Jason sarà stato il nipote di quel canuto negro stropicciato, a me allora sembrava soltanto un animale pericoloso; ma quella sera, mentre mia nonna portava fuori il rusco, io scivolai nella porta della stalla da cui sentivo un rumore d’acqua scrosciante. Non mi fu concesso respiro, mia nonna entrò gridando e mi trascinò via per un braccio: ma io avevo fatto in tempo a scorgere il corpo marrone lucido bagnato e fumante che umiliava sconfessandola tutta la neve di fuori – da quel momento non sarei più stato di nessuno. L’analista (molto più tardi) lo definì trauma aggiungendoci un aggettivo che non ricordo, per me fu soltanto una frusta di luce che dalla porta saettò su un tronco e sulla trina innevata dei cannicci. Solo dopo mi sono fatto l’idea che Jason fosse un muscoloso giocatore di football.

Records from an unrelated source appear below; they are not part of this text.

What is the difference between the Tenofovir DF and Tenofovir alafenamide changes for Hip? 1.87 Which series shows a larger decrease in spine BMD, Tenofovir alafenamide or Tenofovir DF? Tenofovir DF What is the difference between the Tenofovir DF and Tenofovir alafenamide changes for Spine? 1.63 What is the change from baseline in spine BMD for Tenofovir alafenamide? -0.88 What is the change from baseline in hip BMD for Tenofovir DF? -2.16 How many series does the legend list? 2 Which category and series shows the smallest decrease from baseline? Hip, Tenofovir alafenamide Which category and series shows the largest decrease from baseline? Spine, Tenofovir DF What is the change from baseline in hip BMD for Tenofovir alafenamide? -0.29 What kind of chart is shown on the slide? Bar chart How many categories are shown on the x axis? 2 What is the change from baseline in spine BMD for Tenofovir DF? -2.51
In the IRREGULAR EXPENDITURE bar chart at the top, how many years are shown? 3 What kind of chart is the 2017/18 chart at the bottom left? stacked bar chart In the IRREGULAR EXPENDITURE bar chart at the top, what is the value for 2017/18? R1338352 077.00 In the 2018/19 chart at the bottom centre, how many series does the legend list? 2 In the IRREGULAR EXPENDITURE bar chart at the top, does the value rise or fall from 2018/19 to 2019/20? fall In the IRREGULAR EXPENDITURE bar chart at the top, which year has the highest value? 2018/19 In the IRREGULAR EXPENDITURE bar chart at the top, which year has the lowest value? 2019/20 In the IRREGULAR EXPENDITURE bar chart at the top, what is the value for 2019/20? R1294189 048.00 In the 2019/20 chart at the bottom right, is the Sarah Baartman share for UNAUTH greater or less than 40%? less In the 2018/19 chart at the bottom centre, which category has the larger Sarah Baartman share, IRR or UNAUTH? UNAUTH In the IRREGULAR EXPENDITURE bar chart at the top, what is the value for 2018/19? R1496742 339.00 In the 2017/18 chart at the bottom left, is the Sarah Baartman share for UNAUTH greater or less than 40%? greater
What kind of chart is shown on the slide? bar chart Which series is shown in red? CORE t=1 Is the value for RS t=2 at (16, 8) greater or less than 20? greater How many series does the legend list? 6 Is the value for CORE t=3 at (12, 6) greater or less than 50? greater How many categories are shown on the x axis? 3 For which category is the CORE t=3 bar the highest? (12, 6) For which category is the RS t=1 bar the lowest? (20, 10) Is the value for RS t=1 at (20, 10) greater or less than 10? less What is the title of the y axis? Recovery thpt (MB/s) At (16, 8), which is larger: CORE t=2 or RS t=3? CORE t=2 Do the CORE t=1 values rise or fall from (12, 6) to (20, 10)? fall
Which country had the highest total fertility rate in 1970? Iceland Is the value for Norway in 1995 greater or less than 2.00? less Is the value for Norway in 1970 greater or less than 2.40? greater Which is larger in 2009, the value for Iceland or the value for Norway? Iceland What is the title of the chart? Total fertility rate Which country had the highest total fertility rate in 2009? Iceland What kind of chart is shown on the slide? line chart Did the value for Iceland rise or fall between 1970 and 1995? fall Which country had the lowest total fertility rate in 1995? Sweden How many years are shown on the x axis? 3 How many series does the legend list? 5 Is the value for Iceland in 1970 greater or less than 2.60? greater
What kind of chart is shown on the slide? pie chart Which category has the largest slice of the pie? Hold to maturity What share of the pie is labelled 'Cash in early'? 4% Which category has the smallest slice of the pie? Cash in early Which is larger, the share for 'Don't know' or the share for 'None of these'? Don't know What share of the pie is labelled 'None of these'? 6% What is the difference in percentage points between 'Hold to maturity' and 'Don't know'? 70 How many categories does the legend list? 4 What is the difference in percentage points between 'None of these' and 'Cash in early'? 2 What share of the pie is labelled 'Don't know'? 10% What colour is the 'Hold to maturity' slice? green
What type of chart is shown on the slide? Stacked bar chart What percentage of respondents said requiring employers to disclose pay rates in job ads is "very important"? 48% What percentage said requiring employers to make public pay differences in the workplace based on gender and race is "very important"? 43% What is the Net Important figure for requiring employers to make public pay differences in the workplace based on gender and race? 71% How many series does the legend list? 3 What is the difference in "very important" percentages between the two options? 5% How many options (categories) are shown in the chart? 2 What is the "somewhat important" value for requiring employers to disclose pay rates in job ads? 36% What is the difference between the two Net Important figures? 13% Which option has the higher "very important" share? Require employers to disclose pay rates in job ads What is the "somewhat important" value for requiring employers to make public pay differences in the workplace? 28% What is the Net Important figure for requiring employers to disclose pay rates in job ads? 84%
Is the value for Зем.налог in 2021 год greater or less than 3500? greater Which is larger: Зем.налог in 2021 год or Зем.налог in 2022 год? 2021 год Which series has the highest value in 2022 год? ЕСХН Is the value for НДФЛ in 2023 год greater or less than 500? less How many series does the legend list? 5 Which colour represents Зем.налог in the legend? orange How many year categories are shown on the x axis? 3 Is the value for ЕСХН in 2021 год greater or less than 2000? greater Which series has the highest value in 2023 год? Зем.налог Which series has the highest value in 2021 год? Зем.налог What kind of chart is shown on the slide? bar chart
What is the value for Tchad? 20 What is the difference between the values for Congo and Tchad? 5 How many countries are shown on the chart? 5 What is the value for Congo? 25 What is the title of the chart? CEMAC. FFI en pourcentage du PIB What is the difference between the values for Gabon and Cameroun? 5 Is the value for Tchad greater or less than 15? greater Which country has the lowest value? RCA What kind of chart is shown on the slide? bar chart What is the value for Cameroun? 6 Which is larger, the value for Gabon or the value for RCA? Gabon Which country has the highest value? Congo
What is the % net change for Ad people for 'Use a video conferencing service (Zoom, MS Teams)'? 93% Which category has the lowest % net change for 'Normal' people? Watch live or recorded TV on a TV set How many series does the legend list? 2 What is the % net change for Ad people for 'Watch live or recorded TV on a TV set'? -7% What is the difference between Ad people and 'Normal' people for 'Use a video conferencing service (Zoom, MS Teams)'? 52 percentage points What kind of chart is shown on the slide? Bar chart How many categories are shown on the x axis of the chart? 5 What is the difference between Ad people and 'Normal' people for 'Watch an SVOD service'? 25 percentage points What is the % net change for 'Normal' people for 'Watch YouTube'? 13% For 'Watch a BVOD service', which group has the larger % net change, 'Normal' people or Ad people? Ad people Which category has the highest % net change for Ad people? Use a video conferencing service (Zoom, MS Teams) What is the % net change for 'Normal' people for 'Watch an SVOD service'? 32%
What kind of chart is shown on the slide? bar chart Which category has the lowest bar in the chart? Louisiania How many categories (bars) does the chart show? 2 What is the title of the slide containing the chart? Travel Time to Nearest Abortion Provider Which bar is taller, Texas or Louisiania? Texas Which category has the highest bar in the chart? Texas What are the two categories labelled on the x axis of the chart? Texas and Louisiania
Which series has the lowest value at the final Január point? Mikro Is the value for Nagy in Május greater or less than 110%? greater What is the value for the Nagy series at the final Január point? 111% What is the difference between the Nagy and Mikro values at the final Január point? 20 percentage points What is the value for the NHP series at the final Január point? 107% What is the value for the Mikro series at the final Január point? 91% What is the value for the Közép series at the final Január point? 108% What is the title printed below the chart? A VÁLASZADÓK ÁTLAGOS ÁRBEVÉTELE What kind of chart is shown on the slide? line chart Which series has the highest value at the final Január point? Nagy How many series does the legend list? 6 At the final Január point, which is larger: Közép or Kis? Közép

Quel che mi colpisce ora della foto è l’assenza totale della figura umana; e un silenzio assorto, solenne. Una notte più chiara del giorno perché è una notte di rivelazioni. C’è stato un prima e c’è un dopo, l’avvenimento è caduto nel mezzo. Non è un’istantanea, quei caldi vasi rossicci appartengono a un giardino zen. Prima di abbandonarla, questa foto, dobbiamo prendere un respiro profondo, riguardarla con la gratitudine di chi ha capito – e allora ci sorprenderà un dono inaspettato, un colore: quel verdolino, quel verde-speranza che prima si era nascosto nell’abbozzo di siepe e che ora si libera festeggiando. Come il famoso muretto giallo di Vermeer, era lì che ci aspettava. E’ un verde appena nato, adesso che ce lo siamo meritati si riproduce in spruzzi infinitesimi, nei ciuffi d’erba alla base dei piccoli pali, dove la neve non ha vinto. La gioia è un merletto delicato.

I dipinti a soggetto sacro di Vermeer sono più profani di quelli che ha dedicato a soggetti comuni, umili stradine e serve di casa. Non so se Ghirri amasse Vermeer ma certamente ha amato molto Morandi, altro esperto di meraviglia del quotidiano. Del quotidiano che non passa, conscio di una Presenza: il quotidiano in ascolto. Il fotografo proprietario della casa è morto, è morta mia madre, forse è morto Jason che ora avrebbe ottantacinque anni; ma il comprendere è eterno, nella sera fredda della delusione si può passeggiare senza paura. Tornare dove si è nati, per testimoniare l’Altrove col minimo dei mezzi.

[Immagine: Roncocesi, casa di Luigi Ghirri, 1991. Da Luigi Ghirri, Paesaggio italiano (1980-1982)].